Но тут он был несправедлив. Актеры просто растеря­лись. Они никогда ничего подобного не испытали. В за­ле сидела чужая публика, которая и вела себя по-чу­жому.

«Всеобщая паника» — какой же хорошей игры можно было требовать от актеров, какого знания ролей? Да они в это время, наверно, забыли таблицу умножения и свои собственные имена. И чем горячее они относились к пьесе, тем сильнее это должно было в них проявиться.

Чехов несправедливо взвалил всю ответственность на актеров, тогда как вся причина была в публике, а виноват был он сам, неосмотрительно отдавший пьесу в бенефис Левкеевой.

Впечатление, произведенное на него этим невероятным событием, было огромное. И нужно было обладать чехов­ской выдержкой, чтобы иметь равнодушное лицо и почти равнодушно шутить над всем происшедшим.

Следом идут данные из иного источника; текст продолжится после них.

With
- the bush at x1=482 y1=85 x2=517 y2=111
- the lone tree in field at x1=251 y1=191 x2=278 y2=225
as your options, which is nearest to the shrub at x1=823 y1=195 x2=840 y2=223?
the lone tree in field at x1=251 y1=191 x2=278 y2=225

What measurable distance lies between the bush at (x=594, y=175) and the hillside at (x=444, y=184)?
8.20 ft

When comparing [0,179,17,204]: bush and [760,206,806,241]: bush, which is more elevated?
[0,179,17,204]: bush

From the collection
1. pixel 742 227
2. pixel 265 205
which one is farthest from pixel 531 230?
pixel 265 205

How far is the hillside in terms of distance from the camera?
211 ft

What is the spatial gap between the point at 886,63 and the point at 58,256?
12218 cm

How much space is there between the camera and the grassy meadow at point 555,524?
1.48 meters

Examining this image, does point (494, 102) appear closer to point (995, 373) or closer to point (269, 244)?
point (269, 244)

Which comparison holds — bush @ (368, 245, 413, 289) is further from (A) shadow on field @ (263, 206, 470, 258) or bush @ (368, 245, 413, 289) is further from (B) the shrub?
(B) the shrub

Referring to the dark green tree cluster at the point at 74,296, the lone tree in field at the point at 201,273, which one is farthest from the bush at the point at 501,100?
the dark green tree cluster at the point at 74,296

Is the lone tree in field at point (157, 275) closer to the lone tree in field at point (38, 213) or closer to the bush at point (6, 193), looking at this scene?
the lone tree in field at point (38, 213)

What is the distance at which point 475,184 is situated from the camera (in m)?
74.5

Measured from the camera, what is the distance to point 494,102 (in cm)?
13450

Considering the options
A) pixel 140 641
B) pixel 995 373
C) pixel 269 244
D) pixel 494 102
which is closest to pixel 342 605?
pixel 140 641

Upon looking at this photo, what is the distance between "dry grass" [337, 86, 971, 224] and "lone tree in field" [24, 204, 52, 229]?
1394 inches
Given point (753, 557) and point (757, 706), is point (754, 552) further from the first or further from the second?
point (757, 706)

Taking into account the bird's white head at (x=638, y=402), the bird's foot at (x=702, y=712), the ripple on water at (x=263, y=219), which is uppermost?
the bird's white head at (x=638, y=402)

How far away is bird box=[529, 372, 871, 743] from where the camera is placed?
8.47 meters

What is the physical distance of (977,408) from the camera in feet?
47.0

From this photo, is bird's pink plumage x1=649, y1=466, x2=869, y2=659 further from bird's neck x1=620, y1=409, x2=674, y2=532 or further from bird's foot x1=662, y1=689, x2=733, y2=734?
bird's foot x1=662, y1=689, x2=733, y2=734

В тот вечер я его не видел и не знаю, с каким лицом он «ужинал у Романова, честь честью» 38.

Я пришел к нему на другой день часов в десять утра. Он занимал маленькую квартирку в доме Суворина, где-то очень высоко, и жил один.

Я застал его за писанием писем. Чемодан, с плотно уложенными в нем вещами, среди которых было много книг, лежал раскрытый.

Вот отлично, что пришел. По крайней мере прово­дишь. Тебе я могу доставить это удовольствие, так как ты не принадлежишь к очевидцам моего вчерашнего триум­фа... Очевидцев я сегодня не желаю видеть.

Как? Даже Марью Павловну?

С нею увидимся в Мелихове. Пусть погуляет. Вот письма. Мы их разошлем. Я уже уложился.

Почтовым?

Нет, это долго ждать. Есть поезд в двенадцать.

Отвратительный. Идет, кажется, двадцать два часа.

Тем лучше. Буду спать и мечтать о славе... Завтра буду в Мелихове. А? Вот блаженство!.. Ни актеров, ни режиссеров, ни публики, ни газет. А у тебя хороший нюх.

А что?

Я хотел сказать: чувство самосохранения. Вчера не пришел в театр. Мне тоже не следовало ходить. Если б ты видел физиономии актеров! Они смотрели на меня так, словно я обокрал их, и обходили меня за сто саженей. Ну, идем...

Захватив чемоданы и письма, вышли и спустились по лестнице. Тут письма были отданы швейцару, с поручения­ми. В одном он извещал о своем отъезде Марью Павловну, в другом — Суворина, в третьем, кажется, брата 39.

Взяли извозчика и поехали на Николаевский вокзал. Тут Антон Павлович уже шутил, посмеивался над собой, смешил себя и меня.

На дебаркадере ходил газетчик, подошел к нам, предло­жил газет. Антон Павлович отверг:

Не читаю! — Потом обратился ко мне:

Посмотри, какое у него добродушное лицо, а между тем руки его полны отравы. В каждой газете по рецен­зии...

Поезд был пустой, и у Антона Павловича оказалось в распоряжении целое купе второго класса.